[Records]
(begin)

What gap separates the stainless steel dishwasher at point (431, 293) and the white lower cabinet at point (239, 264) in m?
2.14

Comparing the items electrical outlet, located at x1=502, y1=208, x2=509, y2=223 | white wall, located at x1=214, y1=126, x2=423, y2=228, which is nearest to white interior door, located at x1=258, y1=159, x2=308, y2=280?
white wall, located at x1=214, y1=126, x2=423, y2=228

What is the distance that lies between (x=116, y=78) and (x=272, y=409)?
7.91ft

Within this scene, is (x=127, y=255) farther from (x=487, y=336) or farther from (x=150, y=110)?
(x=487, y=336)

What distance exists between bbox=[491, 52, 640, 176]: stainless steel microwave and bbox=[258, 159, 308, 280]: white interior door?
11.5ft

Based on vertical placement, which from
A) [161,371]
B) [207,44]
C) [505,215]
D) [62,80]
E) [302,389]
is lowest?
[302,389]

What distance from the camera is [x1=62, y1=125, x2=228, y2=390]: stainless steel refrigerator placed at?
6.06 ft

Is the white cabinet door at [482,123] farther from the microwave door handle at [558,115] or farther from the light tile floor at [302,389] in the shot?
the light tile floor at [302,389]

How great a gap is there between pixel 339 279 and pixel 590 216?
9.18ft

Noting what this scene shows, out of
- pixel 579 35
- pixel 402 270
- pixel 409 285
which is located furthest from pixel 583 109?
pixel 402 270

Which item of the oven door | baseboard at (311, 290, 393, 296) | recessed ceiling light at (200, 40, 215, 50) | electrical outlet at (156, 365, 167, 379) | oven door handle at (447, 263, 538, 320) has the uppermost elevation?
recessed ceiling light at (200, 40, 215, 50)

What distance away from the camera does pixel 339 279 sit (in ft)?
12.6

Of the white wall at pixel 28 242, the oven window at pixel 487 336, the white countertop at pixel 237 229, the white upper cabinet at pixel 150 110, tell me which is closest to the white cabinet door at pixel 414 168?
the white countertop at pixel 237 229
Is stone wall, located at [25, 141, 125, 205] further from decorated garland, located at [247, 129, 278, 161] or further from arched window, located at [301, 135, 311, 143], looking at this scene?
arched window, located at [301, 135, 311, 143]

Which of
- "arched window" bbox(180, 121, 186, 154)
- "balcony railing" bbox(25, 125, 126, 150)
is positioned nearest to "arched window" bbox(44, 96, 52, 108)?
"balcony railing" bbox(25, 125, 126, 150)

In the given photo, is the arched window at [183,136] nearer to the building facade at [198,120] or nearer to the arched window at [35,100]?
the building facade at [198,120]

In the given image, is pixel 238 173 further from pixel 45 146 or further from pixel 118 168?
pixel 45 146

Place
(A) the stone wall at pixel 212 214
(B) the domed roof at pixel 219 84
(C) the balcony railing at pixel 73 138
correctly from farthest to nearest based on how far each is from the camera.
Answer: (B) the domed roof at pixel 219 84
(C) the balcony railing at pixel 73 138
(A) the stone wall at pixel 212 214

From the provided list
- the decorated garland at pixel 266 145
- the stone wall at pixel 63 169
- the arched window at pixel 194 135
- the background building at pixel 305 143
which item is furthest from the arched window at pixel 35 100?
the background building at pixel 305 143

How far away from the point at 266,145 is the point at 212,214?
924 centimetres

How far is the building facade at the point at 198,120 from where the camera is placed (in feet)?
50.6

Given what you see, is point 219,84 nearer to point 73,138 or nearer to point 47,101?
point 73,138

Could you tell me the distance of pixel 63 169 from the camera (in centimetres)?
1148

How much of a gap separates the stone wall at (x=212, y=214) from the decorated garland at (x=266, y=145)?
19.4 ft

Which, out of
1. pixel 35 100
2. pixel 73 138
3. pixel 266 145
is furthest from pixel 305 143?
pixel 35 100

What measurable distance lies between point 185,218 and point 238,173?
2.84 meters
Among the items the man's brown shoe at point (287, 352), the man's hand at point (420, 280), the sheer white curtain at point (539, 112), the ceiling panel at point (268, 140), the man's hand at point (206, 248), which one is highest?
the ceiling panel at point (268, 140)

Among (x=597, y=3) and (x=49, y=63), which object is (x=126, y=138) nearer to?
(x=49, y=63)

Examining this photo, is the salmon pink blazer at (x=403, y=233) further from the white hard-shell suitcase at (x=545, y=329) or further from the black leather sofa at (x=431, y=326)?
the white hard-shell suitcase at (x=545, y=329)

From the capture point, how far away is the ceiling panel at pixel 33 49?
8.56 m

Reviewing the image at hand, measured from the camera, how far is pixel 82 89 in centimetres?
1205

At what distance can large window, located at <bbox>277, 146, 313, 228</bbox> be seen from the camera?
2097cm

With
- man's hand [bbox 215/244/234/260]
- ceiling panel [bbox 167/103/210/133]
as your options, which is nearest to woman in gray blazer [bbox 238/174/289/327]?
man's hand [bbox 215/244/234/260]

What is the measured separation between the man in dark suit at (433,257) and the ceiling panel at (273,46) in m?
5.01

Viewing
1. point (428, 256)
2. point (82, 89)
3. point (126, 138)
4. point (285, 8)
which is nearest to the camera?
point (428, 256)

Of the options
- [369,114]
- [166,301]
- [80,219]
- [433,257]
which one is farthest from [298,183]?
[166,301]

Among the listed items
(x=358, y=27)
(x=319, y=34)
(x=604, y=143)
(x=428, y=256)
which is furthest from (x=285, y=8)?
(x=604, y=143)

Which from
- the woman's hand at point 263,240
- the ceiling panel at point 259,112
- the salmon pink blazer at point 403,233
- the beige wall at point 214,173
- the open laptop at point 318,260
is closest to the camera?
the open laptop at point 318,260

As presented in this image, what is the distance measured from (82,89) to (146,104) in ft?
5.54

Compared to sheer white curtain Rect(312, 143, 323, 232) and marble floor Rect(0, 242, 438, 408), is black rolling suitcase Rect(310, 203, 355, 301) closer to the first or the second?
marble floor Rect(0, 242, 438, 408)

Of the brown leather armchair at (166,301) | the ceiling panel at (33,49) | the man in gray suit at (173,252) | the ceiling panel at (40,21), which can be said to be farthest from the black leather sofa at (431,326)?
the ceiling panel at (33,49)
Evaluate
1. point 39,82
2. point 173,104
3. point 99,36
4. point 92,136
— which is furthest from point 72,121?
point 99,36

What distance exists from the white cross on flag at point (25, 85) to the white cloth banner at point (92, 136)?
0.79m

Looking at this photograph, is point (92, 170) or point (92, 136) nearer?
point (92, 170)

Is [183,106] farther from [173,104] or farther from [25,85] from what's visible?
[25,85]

(end)

Instructions for the task = Present the records as a numbered list, leaving out the blank lines.

Answer to this problem =
1. What gap separates the stainless steel dishwasher at point (431, 293) and the white lower cabinet at point (239, 264) in m?
2. 2.14
3. Comparing the items electrical outlet, located at x1=502, y1=208, x2=509, y2=223 | white wall, located at x1=214, y1=126, x2=423, y2=228, which is nearest to white interior door, located at x1=258, y1=159, x2=308, y2=280?
4. white wall, located at x1=214, y1=126, x2=423, y2=228
5. What is the distance that lies between (x=116, y=78) and (x=272, y=409)?
6. 7.91ft
7. Within this scene, is (x=127, y=255) farther from (x=487, y=336) or farther from (x=150, y=110)?
8. (x=487, y=336)
9. What distance exists between bbox=[491, 52, 640, 176]: stainless steel microwave and bbox=[258, 159, 308, 280]: white interior door?
10. 11.5ft
11. Based on vertical placement, which from
12. A) [161,371]
13. B) [207,44]
14. C) [505,215]
15. D) [62,80]
16. E) [302,389]
17. is lowest?
18. [302,389]
19. What distance from the camera is [x1=62, y1=125, x2=228, y2=390]: stainless steel refrigerator placed at?
20. 6.06 ft
21. Is the white cabinet door at [482,123] farther from the microwave door handle at [558,115] or farther from the light tile floor at [302,389] in the shot?
22. the light tile floor at [302,389]
23. How great a gap is there between pixel 339 279 and pixel 590 216?
24. 9.18ft
25. Noting what this scene shows, out of
26. - pixel 579 35
27. - pixel 402 270
28. - pixel 409 285
29. which is located furthest from pixel 583 109?
30. pixel 402 270
31. Which item of the oven door | baseboard at (311, 290, 393, 296) | recessed ceiling light at (200, 40, 215, 50) | electrical outlet at (156, 365, 167, 379) | oven door handle at (447, 263, 538, 320) has the uppermost elevation?
32. recessed ceiling light at (200, 40, 215, 50)
33. What distance away from the camera does pixel 339 279 sit (in ft)?
34. 12.6
35. Of the white wall at pixel 28 242, the oven window at pixel 487 336, the white countertop at pixel 237 229, the white upper cabinet at pixel 150 110, tell me which is closest to the white cabinet door at pixel 414 168?
36. the white countertop at pixel 237 229
37. Is stone wall, located at [25, 141, 125, 205] further from decorated garland, located at [247, 129, 278, 161] or further from arched window, located at [301, 135, 311, 143], looking at this scene?
38. arched window, located at [301, 135, 311, 143]
39. Which of
40. - "arched window" bbox(180, 121, 186, 154)
41. - "balcony railing" bbox(25, 125, 126, 150)
42. is positioned nearest to "arched window" bbox(44, 96, 52, 108)?
43. "balcony railing" bbox(25, 125, 126, 150)
44. In the given photo, is the arched window at [183,136] nearer to the building facade at [198,120] or nearer to the arched window at [35,100]?
45. the building facade at [198,120]
46. In the given image, is pixel 238 173 further from pixel 45 146 or further from pixel 118 168?
47. pixel 45 146
48. Place
49. (A) the stone wall at pixel 212 214
50. (B) the domed roof at pixel 219 84
51. (C) the balcony railing at pixel 73 138
52. correctly from farthest to nearest based on how far each is from the camera.
53. Answer: (B) the domed roof at pixel 219 84
54. (C) the balcony railing at pixel 73 138
55. (A) the stone wall at pixel 212 214
56. From the provided list
57. - the decorated garland at pixel 266 145
58. - the stone wall at pixel 63 169
59. - the arched window at pixel 194 135
60. - the background building at pixel 305 143
61. which item is furthest from the arched window at pixel 35 100?
62. the background building at pixel 305 143
63. How far away from the point at 266,145 is the point at 212,214?
64. 924 centimetres
65. How far is the building facade at the point at 198,120 from where the camera is placed (in feet)?
66. 50.6
67. Given what you see, is point 219,84 nearer to point 73,138 or nearer to point 47,101?
68. point 73,138
69. Could you tell me the distance of pixel 63 169 from the camera (in centimetres)?
70. 1148
71. How much of a gap separates the stone wall at (x=212, y=214) from the decorated garland at (x=266, y=145)?
72. 19.4 ft
73. Which, out of
74. 1. pixel 35 100
75. 2. pixel 73 138
76. 3. pixel 266 145
77. is furthest from pixel 305 143?
78. pixel 35 100
79. What measurable distance lies between point 185,218 and point 238,173?
80. 2.84 meters
81. Among the items the man's brown shoe at point (287, 352), the man's hand at point (420, 280), the sheer white curtain at point (539, 112), the ceiling panel at point (268, 140), the man's hand at point (206, 248), which one is highest?
82. the ceiling panel at point (268, 140)
83. Among (x=597, y=3) and (x=49, y=63), which object is (x=126, y=138) nearer to?
84. (x=49, y=63)
85. Examining this photo, is the salmon pink blazer at (x=403, y=233) further from the white hard-shell suitcase at (x=545, y=329) or further from the black leather sofa at (x=431, y=326)?
86. the white hard-shell suitcase at (x=545, y=329)
87. From the capture point, how far away is the ceiling panel at pixel 33 49?
88. 8.56 m
89. Reviewing the image at hand, measured from the camera, how far is pixel 82 89 in centimetres?
90. 1205
91. At what distance can large window, located at <bbox>277, 146, 313, 228</bbox> be seen from the camera?
92. 2097cm
93. With
94. - man's hand [bbox 215/244/234/260]
95. - ceiling panel [bbox 167/103/210/133]
96. as your options, which is nearest to woman in gray blazer [bbox 238/174/289/327]?
97. man's hand [bbox 215/244/234/260]
98. What is the measured separation between the man in dark suit at (433,257) and the ceiling panel at (273,46) in m?
99. 5.01
100. Viewing
101. 1. point (428, 256)
102. 2. point (82, 89)
103. 3. point (126, 138)
104. 4. point (285, 8)
105. which is nearest to the camera?
106. point (428, 256)
107. Of the options
108. - [369,114]
109. - [166,301]
110. - [80,219]
111. - [433,257]
112. which one is farthest from [298,183]?
113. [166,301]
114. Among the listed items
115. (x=358, y=27)
116. (x=319, y=34)
117. (x=604, y=143)
118. (x=428, y=256)
119. which is furthest from (x=285, y=8)?
120. (x=604, y=143)
121. Which from
122. - the woman's hand at point 263,240
123. - the ceiling panel at point 259,112
124. - the salmon pink blazer at point 403,233
125. - the beige wall at point 214,173
126. - the open laptop at point 318,260
127. is closest to the camera?
128. the open laptop at point 318,260
129. As presented in this image, what is the distance measured from (82,89) to (146,104) in ft?
130. 5.54
131. Compared to sheer white curtain Rect(312, 143, 323, 232) and marble floor Rect(0, 242, 438, 408), is black rolling suitcase Rect(310, 203, 355, 301) closer to the first or the second?
132. marble floor Rect(0, 242, 438, 408)
133. Of the brown leather armchair at (166,301) | the ceiling panel at (33,49) | the man in gray suit at (173,252) | the ceiling panel at (40,21), which can be said to be farthest from the black leather sofa at (431,326)?
134. the ceiling panel at (33,49)
135. Evaluate
136. 1. point 39,82
137. 2. point 173,104
138. 3. point 99,36
139. 4. point 92,136
140. — which is furthest from point 72,121?
141. point 99,36
142. What distance exists from the white cross on flag at point (25, 85) to the white cloth banner at point (92, 136)?
143. 0.79m
144. Looking at this photograph, is point (92, 170) or point (92, 136) nearer?
145. point (92, 170)
146. Is [183,106] farther from [173,104] or farther from [25,85] from what's visible?
147. [25,85]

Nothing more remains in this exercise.